▶ _Given passage_
Spark-Scala recipes

Data Science Studio gives you the ability to write Spark recipes using Scala, Spark’s native language. Spark-Scala recipes can read and write datasets, even when their storage backend is not HDFS.

Spark-scala recipes can manipulate datasets by using SparkSQL’s DataFrames.

Reference documentation for the DSS Scala API can be found at: https://doc.dataiku.com/dss/api/4.1/scala

Prerequisites

Prior to writing Scala recipes, you need to ensure that DSS and Spark are properly configured together. See Setting up Spark integration.

Creating a Spark-Scala recipe

  • Create a new Spark-Scala recipe, either through a dataset’s Actions menu or in +Recipe > Hadoop & Spark > Spark-Scala
  • Add the input Datasets and/or Folders that will be used as source data in your recipes.
  • Select or create the output Datasets and/or Folder that will be filled by your recipe.
  • Click Create recipe.
  • You can now write your Spark code in Scala. A sample code is provided to get you started.

Note

If the Spark-Scala icon is not enabled (greyed out), it can be because:

Basic Spark-Scala recipe

First of all, you will need to load the Dataiku API and entry points:

import com.dataiku.dss.spark._
import org.apache.spark.SparkContext
import org.apache.spark.sql.SQLContext
import org.apache.spark.sql.functions._

val sparkConf    = DataikuSparkContext.buildSparkConf()
val sparkContext = new SparkContext(sparkConf)
val sqlContext   = new SQLContext(sparkContext)
val dkuContext   = DataikuSparkContext.getContext(sparkContext)

You will then need to obtain DataFrames for your input datasets and directory handles for your input folders:

val inputDataset1 = dkuContext.getDataFrame(sqlContext, "KeyOfInputDataset")
val inputFolder1 =  dkuContext.getManagedFolderRoot("IdOfInputFolder")

These return a SparkSQL DataFrame and a Java File (pointing to the Folder’s root) respectively. You can then apply your transformations to the DataFrame and do what you need in the Folder.

▶ _Information provided_
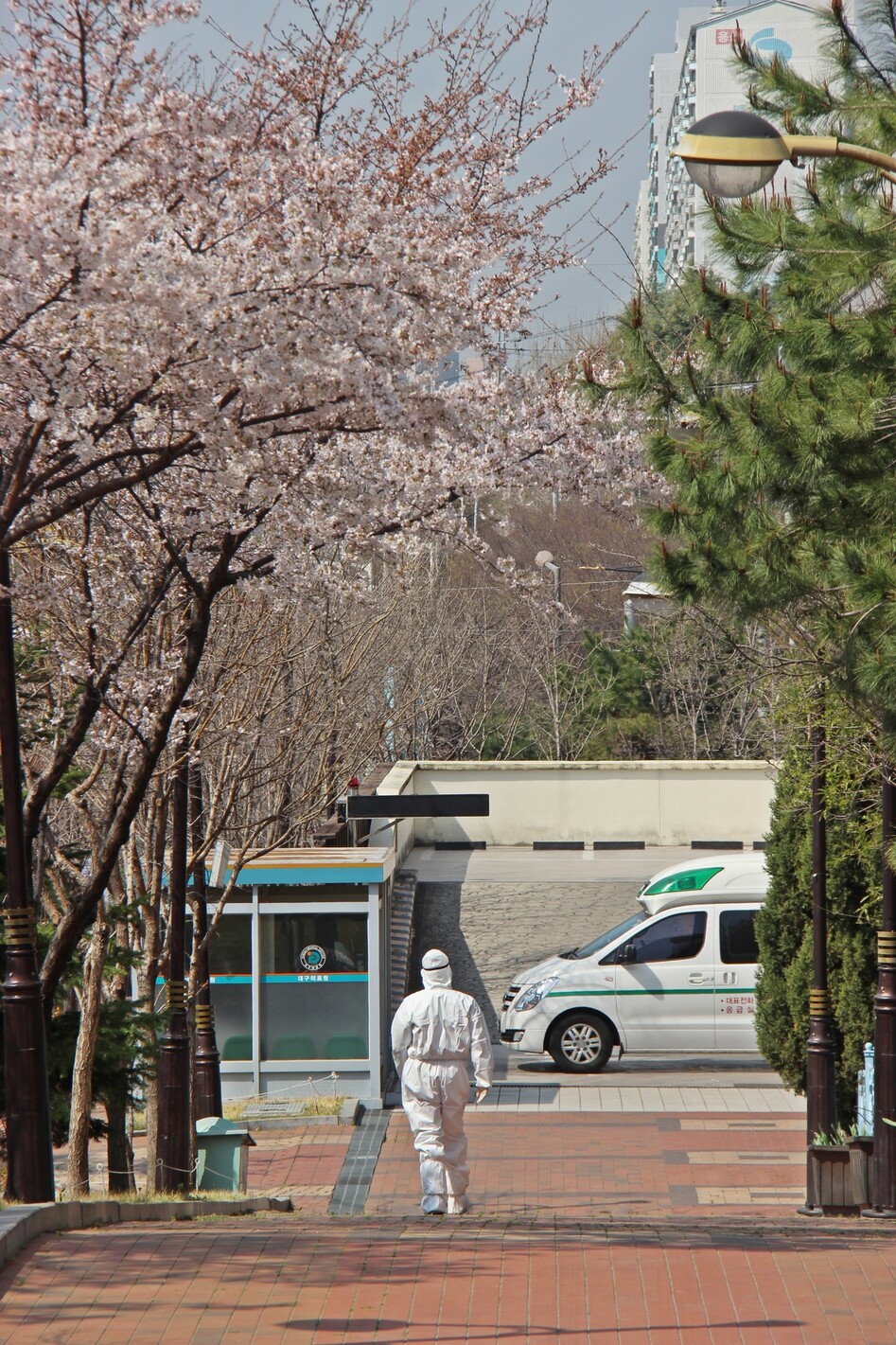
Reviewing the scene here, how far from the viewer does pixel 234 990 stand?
1717 centimetres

▶ _Problems and tasks_
1. According to the Spark-Scala recipes page, what do the getDataFrame and getManagedFolderRoot calls return?
2. Using the Spark-Scala recipes page, explain why a recipe gets DataFrames for its input datasets and handles for its input folders.
3. Write the next part of the Spark-Scala recipes page, picking up after its final sentence.

▶ _Answers for this exercise_
1. A SparkSQL DataFrame and a Java File pointing to the Folder's root.

2. The calls give you a SparkSQL DataFrame for each dataset and a Java File for each folder's root. With these, you can apply your transformations to the DataFrame and do what you need in the Folder.

3.
Finally you can save the transformed DataFrame into the output dataset. By default the save method overwrites the dataset schema with that of the DataFrame:

dkuContext.save("KeyOfOutputDataset", transformedDataFrame)

If you declared the schema of the output dataset prior to running the Scala code, you can use save(…, writeSchema = false). However, it can be impractical to do so, especially if your code generates many columns (or columns that change often).

If you run your recipe on partitioned datasets, the above code will automatically load/save the partitions specified in the recipe parameters. You can forcibly load or save another partition (or load all partitions) of a dataset:

getDataFrame(sqlContext, "KeyOfInputDataset", partitions = Some(List("otherPartitionId")))
getDataFrame(sqlContext, "KeyOfInputDataset", partitions = Some(null)) // whole dataset
save("KeyOfOutputDataset", dataframe, targetPartition = Some("otherPartitionId"))

In the same vein, save will use the writing mode (append or overwrite) defined in the recipe’s configuration by default. You can also override this behavior, but please note that some dataset types do not support Append mode (e.g. HDFS):

save("KeyOfOutputDataset", dataframe, writeMode = Some(WriteMode.Append))